La couleur verte dans le milieu du spectacle est l’objet d’une superstition tenace. Et bien française ! Pour des raisons qui ne sont sûrement pas celles que l’on croit...
Porter du vert sur une scène, monter dans un bus de tournée vert, concevoir une affiche en vert... La couleur verte est proscrite dans le spectacle car elle porterait malheur aux comédiens, danseurs ou musiciens. Plusieurs explications, qui relèvent de croyances, sont avancées.
Explication n°1
Selon la légende, Molière serait mort sur scène en jouant Le Malade imaginaire, le 17 février 1673. Le costume qu’il portait pour son rôle aurait été de couleur verte. Depuis, cette couleur est bannie des théâtres. Mais cette affirmation est doublement fausse : primo, le dramaturge portait alors du rouge, secundo, il n’est mort qu’après la représentation, emporté par la tuberculose, vêtu d’une robe de chambre de couleur amarante et grise...
Explication n°2
Malgré cela, il n’en fallait pas plus pour conforter une croyance populaire déjà existante : aux XVIe et XVIIe siècles, aucune technique ne permettait encore de fabriquer une teinture verte qui tienne bien sur les costumes. A la place, on peignait les textiles en vert, en utilisant un mélange d’oxyde de cuivre, de cyanure, toxiques, de vinaigre et d’urine, des composants pouvant être toxiques entre eux et auxquels on attribuait le décès de artistes.
Explication n°3
Ce serait une question de lumière. Aux XVIIIe et XIXe siècles, les théâtres avaient abandonné les bougies comme éclairage, au profit de lampes brûlant de l’oxyde de calcium (la “chaux vive”). Or, cette lumière ne mettant pas du tout en valeur le vert, on ne voyait pas les acteurs sur scène s’ils portaient cette couleur.
Explication n°4
Une autre explication nous vient d’outre-Manche. Selon les Anglais, comme, à l’époque, on jouait beaucoup à l’extérieur, sur des pelouses, dans la verdure, on distinguait difficilement les interprètes en costume vert.

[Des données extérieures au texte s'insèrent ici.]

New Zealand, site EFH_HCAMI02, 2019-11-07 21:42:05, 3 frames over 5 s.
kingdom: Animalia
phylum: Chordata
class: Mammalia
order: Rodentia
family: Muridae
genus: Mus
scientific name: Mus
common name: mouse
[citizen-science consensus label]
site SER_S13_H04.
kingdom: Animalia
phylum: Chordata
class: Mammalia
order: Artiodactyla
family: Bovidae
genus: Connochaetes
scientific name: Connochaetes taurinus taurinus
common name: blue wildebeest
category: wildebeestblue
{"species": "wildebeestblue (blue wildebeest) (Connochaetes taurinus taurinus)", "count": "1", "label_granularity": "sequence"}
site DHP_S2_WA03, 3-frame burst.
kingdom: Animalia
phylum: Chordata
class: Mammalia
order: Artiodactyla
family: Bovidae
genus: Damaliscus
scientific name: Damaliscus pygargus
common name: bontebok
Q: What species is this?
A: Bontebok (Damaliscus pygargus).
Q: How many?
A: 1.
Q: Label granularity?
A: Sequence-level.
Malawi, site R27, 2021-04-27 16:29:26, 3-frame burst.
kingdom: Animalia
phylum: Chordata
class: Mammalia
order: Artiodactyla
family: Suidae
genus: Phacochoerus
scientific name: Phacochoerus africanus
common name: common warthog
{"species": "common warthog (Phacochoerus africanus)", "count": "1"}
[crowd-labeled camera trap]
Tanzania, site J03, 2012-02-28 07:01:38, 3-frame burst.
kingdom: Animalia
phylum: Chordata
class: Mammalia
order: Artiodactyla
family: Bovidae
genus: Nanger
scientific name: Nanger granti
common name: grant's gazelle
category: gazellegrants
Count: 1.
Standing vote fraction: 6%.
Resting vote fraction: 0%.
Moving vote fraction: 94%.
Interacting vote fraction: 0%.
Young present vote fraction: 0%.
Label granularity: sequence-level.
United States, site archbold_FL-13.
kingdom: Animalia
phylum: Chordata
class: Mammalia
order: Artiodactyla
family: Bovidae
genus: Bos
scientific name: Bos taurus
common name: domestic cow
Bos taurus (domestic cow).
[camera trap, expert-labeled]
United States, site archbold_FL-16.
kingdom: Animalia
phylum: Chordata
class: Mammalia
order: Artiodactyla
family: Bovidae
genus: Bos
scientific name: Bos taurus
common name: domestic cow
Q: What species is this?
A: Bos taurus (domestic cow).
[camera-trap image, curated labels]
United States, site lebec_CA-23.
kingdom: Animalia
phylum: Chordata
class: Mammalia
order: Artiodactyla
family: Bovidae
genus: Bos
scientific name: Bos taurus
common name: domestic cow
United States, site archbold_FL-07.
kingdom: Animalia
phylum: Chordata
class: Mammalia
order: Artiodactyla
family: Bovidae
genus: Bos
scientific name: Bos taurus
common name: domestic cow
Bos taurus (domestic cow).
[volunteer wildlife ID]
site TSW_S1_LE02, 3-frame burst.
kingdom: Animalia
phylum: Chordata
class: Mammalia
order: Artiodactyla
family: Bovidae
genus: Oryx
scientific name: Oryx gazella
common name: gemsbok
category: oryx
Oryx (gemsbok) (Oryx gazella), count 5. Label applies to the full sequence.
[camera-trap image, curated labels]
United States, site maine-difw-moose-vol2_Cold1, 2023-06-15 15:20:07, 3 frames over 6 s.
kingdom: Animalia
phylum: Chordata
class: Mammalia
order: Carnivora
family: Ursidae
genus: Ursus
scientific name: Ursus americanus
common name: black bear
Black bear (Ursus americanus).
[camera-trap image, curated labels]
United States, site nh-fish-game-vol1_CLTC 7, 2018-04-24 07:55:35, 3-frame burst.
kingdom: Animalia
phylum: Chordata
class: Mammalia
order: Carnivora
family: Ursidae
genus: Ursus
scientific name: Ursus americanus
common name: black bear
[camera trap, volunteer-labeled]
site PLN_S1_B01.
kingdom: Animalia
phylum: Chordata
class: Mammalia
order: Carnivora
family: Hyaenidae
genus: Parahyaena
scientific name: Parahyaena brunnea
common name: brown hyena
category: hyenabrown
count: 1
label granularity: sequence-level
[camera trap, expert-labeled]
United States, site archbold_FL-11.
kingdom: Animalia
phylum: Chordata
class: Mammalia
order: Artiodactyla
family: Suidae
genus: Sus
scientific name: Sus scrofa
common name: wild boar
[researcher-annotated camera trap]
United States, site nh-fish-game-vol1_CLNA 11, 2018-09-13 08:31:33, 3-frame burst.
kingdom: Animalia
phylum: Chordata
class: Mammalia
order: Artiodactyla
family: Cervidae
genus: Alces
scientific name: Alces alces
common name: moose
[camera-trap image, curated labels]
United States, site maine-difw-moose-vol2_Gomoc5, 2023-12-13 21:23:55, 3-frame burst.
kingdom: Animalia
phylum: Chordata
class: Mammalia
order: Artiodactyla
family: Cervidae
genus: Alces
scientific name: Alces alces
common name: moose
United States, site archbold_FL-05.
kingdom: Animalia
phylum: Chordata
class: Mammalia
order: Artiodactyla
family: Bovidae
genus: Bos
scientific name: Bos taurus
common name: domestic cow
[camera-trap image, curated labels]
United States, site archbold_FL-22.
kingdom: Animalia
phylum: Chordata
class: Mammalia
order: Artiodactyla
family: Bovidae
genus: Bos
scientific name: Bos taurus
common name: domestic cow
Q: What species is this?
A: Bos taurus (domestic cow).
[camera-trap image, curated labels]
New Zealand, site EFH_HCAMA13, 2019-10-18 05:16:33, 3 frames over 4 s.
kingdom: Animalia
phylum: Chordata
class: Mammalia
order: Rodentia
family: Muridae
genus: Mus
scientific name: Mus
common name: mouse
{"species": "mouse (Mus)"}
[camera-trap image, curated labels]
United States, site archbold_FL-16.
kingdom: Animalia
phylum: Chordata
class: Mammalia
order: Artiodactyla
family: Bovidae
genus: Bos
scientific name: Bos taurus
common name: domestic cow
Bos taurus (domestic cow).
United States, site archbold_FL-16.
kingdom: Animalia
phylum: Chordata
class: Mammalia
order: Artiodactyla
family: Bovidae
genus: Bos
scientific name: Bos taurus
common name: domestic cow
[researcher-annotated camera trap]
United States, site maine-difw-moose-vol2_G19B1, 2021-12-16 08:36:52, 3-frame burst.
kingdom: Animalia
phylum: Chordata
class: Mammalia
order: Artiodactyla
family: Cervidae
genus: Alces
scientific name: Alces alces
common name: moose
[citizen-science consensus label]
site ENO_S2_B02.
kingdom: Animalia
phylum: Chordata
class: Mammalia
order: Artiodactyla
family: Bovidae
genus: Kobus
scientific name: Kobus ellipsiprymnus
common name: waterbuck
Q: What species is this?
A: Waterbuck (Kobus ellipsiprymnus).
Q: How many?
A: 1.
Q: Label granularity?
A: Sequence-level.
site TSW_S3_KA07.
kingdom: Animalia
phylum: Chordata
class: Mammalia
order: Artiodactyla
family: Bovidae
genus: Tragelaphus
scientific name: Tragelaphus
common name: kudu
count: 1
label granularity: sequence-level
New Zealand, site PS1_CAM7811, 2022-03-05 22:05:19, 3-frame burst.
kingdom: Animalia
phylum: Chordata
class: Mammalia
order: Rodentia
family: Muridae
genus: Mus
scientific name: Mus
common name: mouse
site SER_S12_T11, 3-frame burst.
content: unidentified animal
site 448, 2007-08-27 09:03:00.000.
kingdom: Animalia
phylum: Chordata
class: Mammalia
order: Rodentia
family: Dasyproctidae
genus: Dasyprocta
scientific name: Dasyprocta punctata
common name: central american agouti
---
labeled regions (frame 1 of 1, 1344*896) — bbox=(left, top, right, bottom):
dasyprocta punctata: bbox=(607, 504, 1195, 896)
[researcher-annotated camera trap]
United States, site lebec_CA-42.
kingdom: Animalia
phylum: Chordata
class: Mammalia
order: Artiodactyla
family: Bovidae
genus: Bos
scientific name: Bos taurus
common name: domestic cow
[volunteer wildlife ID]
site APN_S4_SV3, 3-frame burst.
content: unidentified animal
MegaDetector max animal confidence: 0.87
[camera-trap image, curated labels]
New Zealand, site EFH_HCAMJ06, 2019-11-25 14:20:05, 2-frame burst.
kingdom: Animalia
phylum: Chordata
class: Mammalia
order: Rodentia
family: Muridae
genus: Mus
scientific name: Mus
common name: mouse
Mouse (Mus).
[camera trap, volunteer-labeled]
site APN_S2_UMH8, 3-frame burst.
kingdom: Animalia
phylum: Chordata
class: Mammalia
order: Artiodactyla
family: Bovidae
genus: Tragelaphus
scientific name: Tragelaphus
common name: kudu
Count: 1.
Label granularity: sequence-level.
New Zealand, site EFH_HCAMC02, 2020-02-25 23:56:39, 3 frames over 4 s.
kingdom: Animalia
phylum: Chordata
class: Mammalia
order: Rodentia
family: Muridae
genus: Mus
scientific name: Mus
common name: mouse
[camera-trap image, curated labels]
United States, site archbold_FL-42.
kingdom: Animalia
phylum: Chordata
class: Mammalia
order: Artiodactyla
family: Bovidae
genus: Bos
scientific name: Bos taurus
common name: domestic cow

Toute cette superstition se résumerait-elle à une simple question de culture ? Très certainement ! Car la couleur censée porter malheur diffère selon les pays. Si la couleur verte est réputée maléfique en France et au Royaume-Uni, dans ce pays, une autre couleur « porte-malheur » est le bleu, qui paraît noir à la lumière des bougies. En Italie, c'est le violet, et en Espagne, le jaune... Une chose est sûre : qui se rappelle avoir vu un artiste vêtu de vert trépasser sur scène ? Et que dire de notre photo : le Théâtre du Rideau vert ? Impensable en France, mais possible… au Québec.